Please transcribe only the lines from the one holding "Catamarans BIG FUN" through the final line of the data, both included, with no pictures.

——

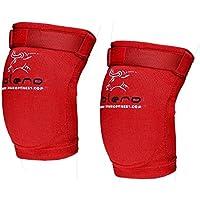 Kampfsport Einheitsgr/ö/ße MMA Thai-Boxen Fairtex Ellenbogenschoner mod.EBE Pads Kickboxen Schutzausr/üstung f/ür MuayThai
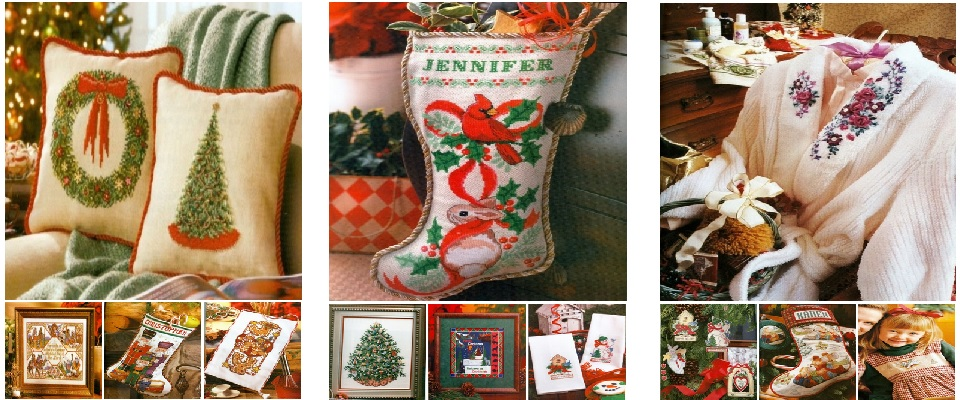 Cross Stitch Christmas Books by BH&G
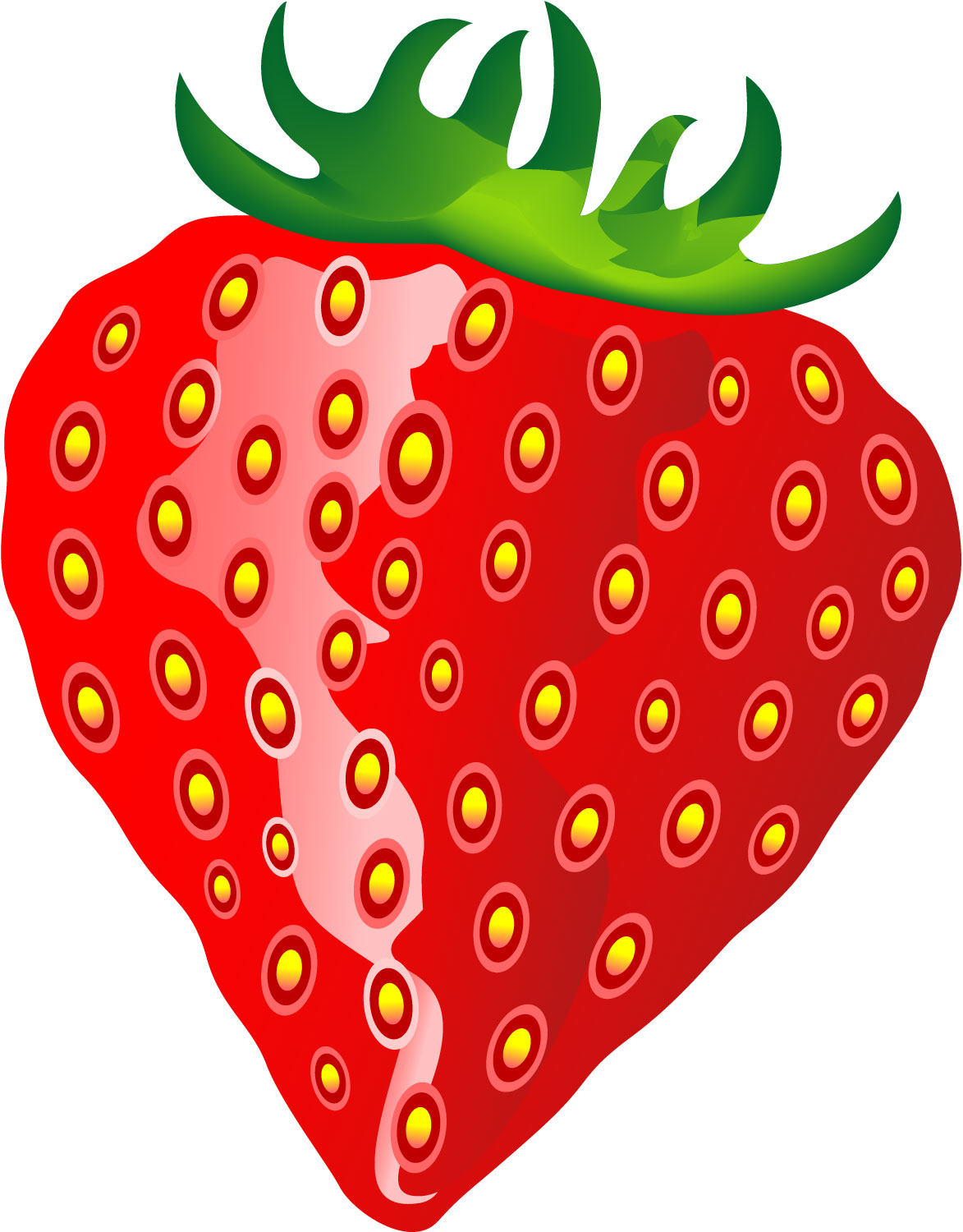 Strawberries clipart 4 » Clipart Station.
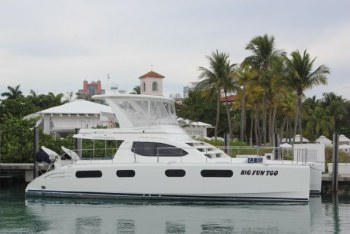 Catamarans BIG FUN TOO, Manufacturer: ROBERTSON & CAINE, Model Year: 2011, Length: 47ft, Model: Leopard 47 PC , Condition: USED, Listing Status: Catamaran for Sale, Price: USD 525000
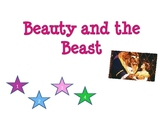 3rd Grade Imagine It: Beauty and the Beast Teaching PowerPoint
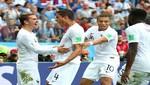 Mundial Rusia 2018: Francia deja fuera a Uruguay [VIDEO]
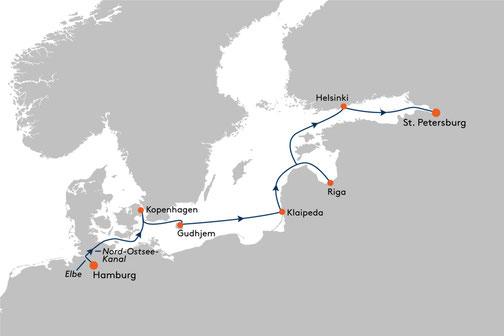 EUX2318 Reise MS EUROPA 2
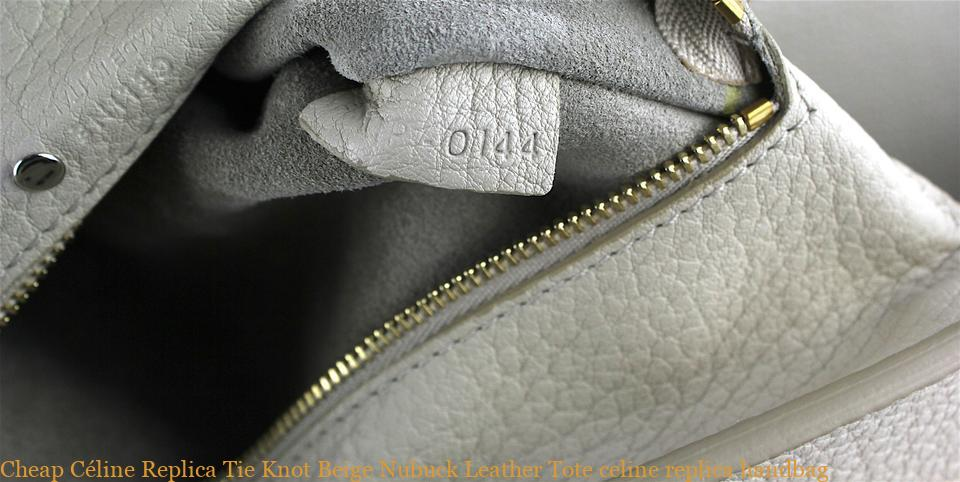 4126ba943 Cheap Céline Replica Tie Knot Beige Nubuck Leather Tote celine replica  handbag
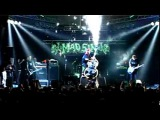 MAD SIN - Raw &amp Uncut live Lightenfels  Stadthale 09 01 2007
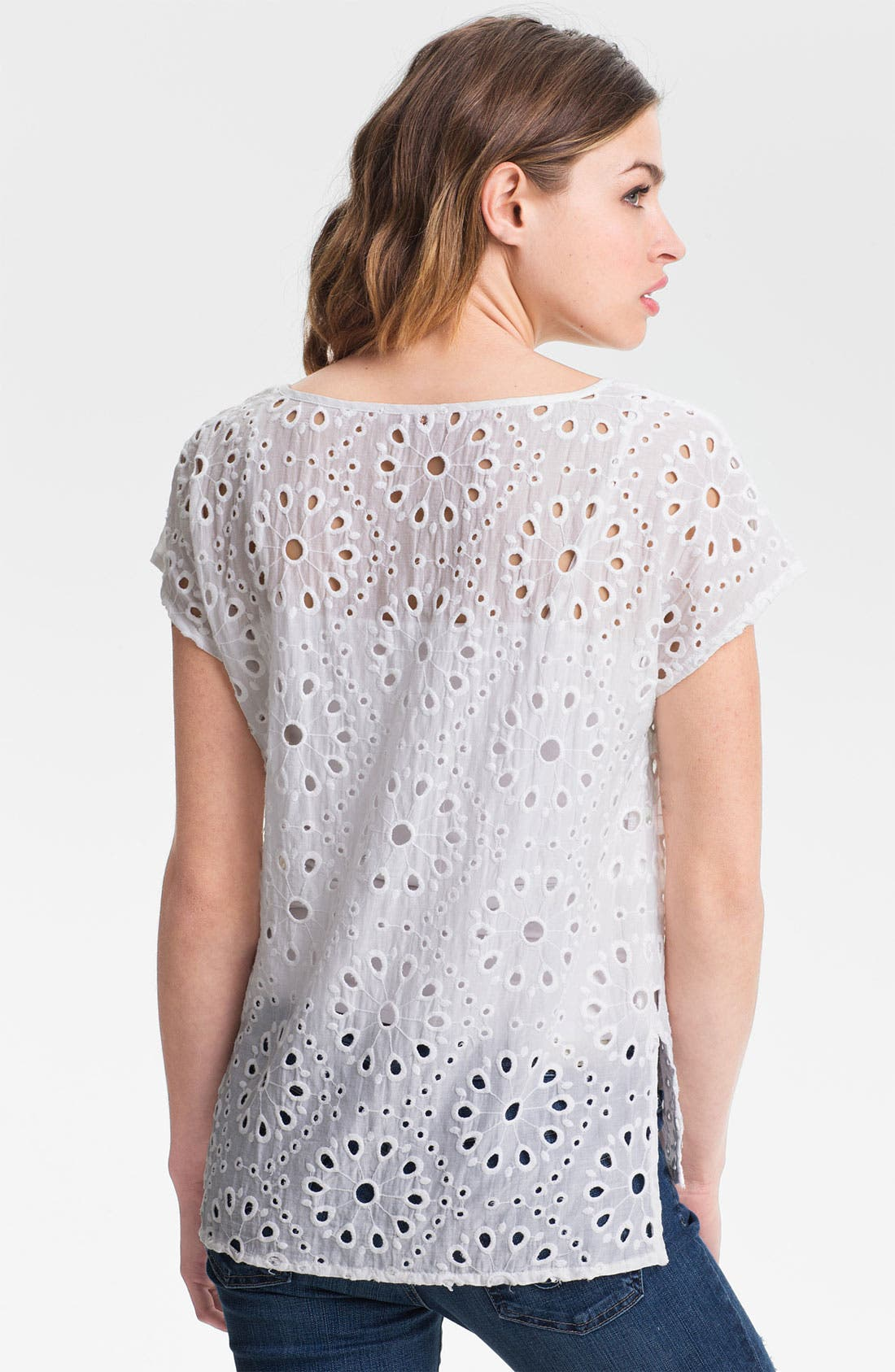 Alternate Image 2  - Ella Moss 'Heidi' Eyelet Top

——

_Final answer_
 Catamarans BIG FUN TOO, Manufacturer: ROBERTSON & CAINE, Model Year: 2011, Length: 47ft, Model: Leopard 47 PC , Condition: USED, Listing Status: Catamaran for Sale, Price: USD 525000
 3rd Grade Imagine It: Beauty and the Beast Teaching PowerPoint
 Mundial Rusia 2018: Francia deja fuera a Uruguay [VIDEO]
 EUX2318 Reise MS EUROPA 2
 4126ba943 Cheap Céline Replica Tie Knot Beige Nubuck Leather Tote celine replica  handbag
 MAD SIN - Raw &amp Uncut live Lightenfels  Stadthale 09 01 2007
 Alternate Image 2  - Ella Moss 'Heidi' Eyelet Top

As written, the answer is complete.